-------- SOURCE TEXT --------
HAProxy Configuration for gRPC Load Balancing

Fabric clients (peers submitting transactions, SDKs sending proposals) need to connect to available orderers and peers through a load balancer that handles gRPC traffic. ClearPort deploys HAProxy in each region with keepalived providing a virtual IP for automatic failover between HAProxy instances. The configuration below shows the production HAProxy setup that load-balances gRPC traffic across orderers with health checking.

# ============================================================
# HAPROXY CONFIGURATION for Fabric gRPC Load Balancing
# /etc/haproxy/haproxy.cfg (London region)
# ============================================================
cat > /etc/haproxy/haproxy.cfg << 'HAPROXY'
global
    log /dev/log local0
    maxconn 4096
    tune.ssl.default-dh-param 2048

defaults
    log     global
    mode    tcp
    option  tcplog
    option  dontlognull
    timeout connect 5s
    timeout client  120s
    timeout server  120s
    retries 3

# Orderer gRPC frontend (clients connect here)
frontend orderer_grpc
    bind *:7050 ssl crt /etc/haproxy/certs/orderer-lb.pem
    default_backend orderer_backends

# Orderer backend pool with health checks
backend orderer_backends
    balance roundrobin
    option httpchk GET /healthz
    http-check expect status 200

    # London orderers (preferred, lowest latency)
    server orderer0-lon orderer0.london.clearport.io:7050 check inter 2s fall 3 rise 2 weight 100 ssl verify required ca-file /etc/haproxy/certs/ca.crt
    server orderer1-lon orderer1.london.clearport.io:7050 check inter 2s fall 3 rise 2 weight 100 ssl verify required ca-file /etc/haproxy/certs/ca.crt
    server orderer2-lon orderer2.london.clearport.io:7050 check inter 2s fall 3 rise 2 weight 100 ssl verify required ca-file /etc/haproxy/certs/ca.crt

    # Frankfurt orderer (failover, slightly higher latency)
    server orderer3-fra orderer3.frankfurt.clearport.io:7050 check inter 2s fall 3 rise 2 weight 50 ssl verify required ca-file /etc/haproxy/certs/ca.crt

    # Singapore orderer (DR standby, highest latency)
    server orderer4-sgp orderer4.singapore.clearport.io:7050 check inter 2s fall 3 rise 2 weight 10 ssl verify required ca-file /etc/haproxy/certs/ca.crt

# Peer endorsement frontend
frontend peer_grpc
    bind *:7051 ssl crt /etc/haproxy/certs/peer-lb.pem
    default_backend peer_backends

backend peer_backends
    balance roundrobin
    option httpchk GET /healthz

    server peer0-org1-lon peer0.org1.london.clearport.io:7051 check inter 2s fall 3 rise 2 weight 100 ssl verify required ca-file /etc/haproxy/certs/ca.crt
    server peer0-org2-lon peer0.org2.london.clearport.io:7051 check inter 2s fall 3 rise 2 weight 100 ssl verify required ca-file /etc/haproxy/certs/ca.crt
    server peer0-org3-fra peer0.org3.frankfurt.clearport.io:7051 check inter 2s fall 3 rise 2 weight 50 ssl verify required ca-file /etc/haproxy/certs/ca.crt

# Stats page (internal only)
-------- INFORMATION SHOWN --------
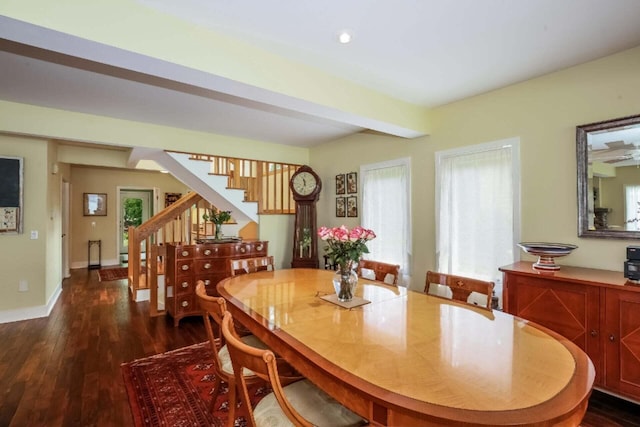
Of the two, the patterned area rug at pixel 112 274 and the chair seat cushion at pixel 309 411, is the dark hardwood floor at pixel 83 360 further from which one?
--------
(TASKS):
A – According to the HAProxy gRPC load-balancing text, what weight is assigned to the Singapore orderer?
B – Carry on the HAProxy gRPC load-balancing text, starting right after its last line.

(THE RESPONSES):
A – The Singapore orderer has a weight of 10.

B –
frontend stats
    bind 127.0.0.1:8404
    mode http
    stats enable
    stats uri /stats
    stats auth admin:clearport-haproxy-2024
HAPROXY

# Validate and reload HAProxy
haproxy -c -f /etc/haproxy/haproxy.cfg
sudo systemctl reload haproxy

# ============================================================
# KEEPALIVED for HAProxy VIP failover
# /etc/keepalived/keepalived.conf (primary HAProxy node)
# ============================================================
cat > /etc/keepalived/keepalived.conf << 'KEEPALIVED'
vrrp_script check_haproxy {
    script "/usr/bin/killall -0 haproxy"
    interval 2
    weight 2
    fall 3
    rise 2
}

vrrp_instance VI_ORDERER {
    state MASTER
    interface eth0
    virtual_router_id 51
    priority 101
    advert_int 1
    authentication {
        auth_type PASS
        auth_pass clearport-vrrp-2024
    }
    virtual_ipaddress {
        10.10.1.100/24 dev eth0
    }
    track_script {
        check_haproxy
    }
}
KEEPALIVED

sudo systemctl enable keepalived
sudo systemctl start keepalived

# Verify VIP assignment
ip addr show eth0 | grep 10.10.1.100
# inet 10.10.1.100/24 scope global secondary eth0

Automated Failover with Ansible

When a region fails, ClearPort's automated recovery pipeline detects the outage through Prometheus alerts, triggers Ansible playbooks via Ansible AWX webhook, and restores consensus by launching replacement orderers from Velero snapshots in the surviving regions. The entire recovery completes in under 3 minutes without human intervention. The following diagram shows the complete failover sequence with timing for each phase.

Free to use, share it in your presentations, blogs, or learning materials.
Automated failover sequence timeline from London region failure detection through Raft quorum restoration in 3 minutes
Failover timeline showing detection (5s), Raft election timeout (2s), alerting (5s), and automated recovery via Ansible (15s to 3m), with zero data loss and automatic transaction retry on recovery.

The failover sequence shows that during the 3-minute recovery window, committed ledger data remains intact across all surviving peers, query operations continue on Frankfurt peers, and endorsement requests can still be processed. Only the ordering service is blocked because Raft requires quorum to produce new blocks. All queued transactions are automatically retried once ordering resumes, so no client-side retry logic is needed beyond the standard Fabric SDK timeout configuration.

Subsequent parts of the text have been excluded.